In tutti questi casi, c’è un tabù che fatica a emergere: ed è l’idea che ciò
possa accadere perché le vittime, alla resa dei conti, sono degli scarti
sociali. È ovvio: la coscienza democratica, di destra e di sinistra, mai lo
ammetterà, ma a ben vedere a questo tende l’orientamento di senso comune che,
dopo il primo momento di emozione, sembra dominare. Cucchi: tossicomane,
epilettico, piccolo spacciatore, forse sieropositivo; Blefari: quella che
partecipa attivamente all’omicidio di Marco Biagi.
Il primo socialmente inerme ed esposto alla marginalità, la seconda condannata
per un crimine efferato. Siamo proprio sicuri è questo il dubbio che si insinua
nella mentalità collettiva che meritino tutte le garanzie e tutti i diritti che
spettano a quegli irreprensibili che noi siamo?

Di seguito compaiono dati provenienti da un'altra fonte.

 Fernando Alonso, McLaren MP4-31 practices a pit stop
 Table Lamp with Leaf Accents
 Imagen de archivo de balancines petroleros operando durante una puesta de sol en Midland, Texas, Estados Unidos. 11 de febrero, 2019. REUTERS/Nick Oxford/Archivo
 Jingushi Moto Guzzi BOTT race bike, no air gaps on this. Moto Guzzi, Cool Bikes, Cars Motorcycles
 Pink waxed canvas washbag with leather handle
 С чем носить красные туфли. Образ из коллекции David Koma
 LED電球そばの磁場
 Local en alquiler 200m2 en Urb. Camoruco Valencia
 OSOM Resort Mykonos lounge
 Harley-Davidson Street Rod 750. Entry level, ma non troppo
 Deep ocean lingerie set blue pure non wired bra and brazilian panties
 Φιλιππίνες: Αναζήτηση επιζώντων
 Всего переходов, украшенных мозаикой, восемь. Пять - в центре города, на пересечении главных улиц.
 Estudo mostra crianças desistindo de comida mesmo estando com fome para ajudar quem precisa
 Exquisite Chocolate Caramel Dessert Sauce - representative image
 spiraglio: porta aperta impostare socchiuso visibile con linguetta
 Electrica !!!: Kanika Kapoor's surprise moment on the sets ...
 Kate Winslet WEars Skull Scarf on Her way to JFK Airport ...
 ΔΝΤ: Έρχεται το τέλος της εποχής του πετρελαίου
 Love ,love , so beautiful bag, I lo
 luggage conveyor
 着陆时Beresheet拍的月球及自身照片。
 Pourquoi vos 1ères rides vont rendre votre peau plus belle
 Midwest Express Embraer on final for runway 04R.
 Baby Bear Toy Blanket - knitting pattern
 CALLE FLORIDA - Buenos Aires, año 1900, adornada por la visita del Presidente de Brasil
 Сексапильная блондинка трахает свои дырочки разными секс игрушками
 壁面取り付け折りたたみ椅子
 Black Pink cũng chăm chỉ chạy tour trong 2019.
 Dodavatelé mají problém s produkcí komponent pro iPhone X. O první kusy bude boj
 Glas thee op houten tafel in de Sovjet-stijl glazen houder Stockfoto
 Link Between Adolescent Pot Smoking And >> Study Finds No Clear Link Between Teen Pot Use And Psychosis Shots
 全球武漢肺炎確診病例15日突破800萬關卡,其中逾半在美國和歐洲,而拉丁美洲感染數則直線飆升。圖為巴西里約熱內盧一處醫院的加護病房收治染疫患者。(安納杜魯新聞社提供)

La risposta è scontata, ma non per questo meno faticosa da elaborare e,
soprattutto, da sostenere fino in fondo. Ogni vita in sé merita il massimo di
tutela e quella tutela ha da essere ancora più salda quando la possibile
vittima, a prescindere dal suo passato e dal curriculum penale, è
affidata alla custodia dello Stato. Da quel momento, quella vita dev’essere
sacra per chi (lo Stato e i suoi apparati) la riceve nelle proprie mani. Non
solo. Il sistema delle garanzie è indivisibile: ridurre un diritto della
Blefari significa accettare un processo che porta, fatalmente, alla riduzione di
un diritto equivalente per il più incensurato dei cittadini. Dunque, come hanno
affermato uomini saggi: la qualità di una democrazia la si verifica
all’interno delle sue galere.
Luigi Manconi l’Unità 2.11.09
Luigi Manconi, ex sottosegretario alla Giustizia con delega alle
carceri: dietro le sbarre ancora troppi diritti disattesi.
"Era
malata, non poteva stare dentro inascoltate decine di perizie psichiatriche"
I segnali di instabilità psichica erano evidenti e reiterati da anni. Eppure non
è stato fatto niente
Oggi si insegue solo un´utopia negativa: aumentare i posti letto nelle galere.
Insensato
Ai reclusi si dovrebbero dare speranze e chance: soluzioni impensabili per
questo governo
«Morte
annunciata». Luigi Manconi, ex sottosegretario alla Giustizia nel governo Prodi
con delega alle carceri (2006-2008), presidente dell´associazione "A buon
diritto", ha seguito da vicino il caso di Nadia Blefari.
Professore, se lo aspettava?
«Mi occupai di lei all´epoca del mio incarico nel precedente governo,
sollecitando l´amministrazione penitenziaria a seguire con particolare
attenzione una persona reclusa che, già allora, mostrava segni evidenti e
reiterati di instabilità psichica. Eppure non è stato fatto niente».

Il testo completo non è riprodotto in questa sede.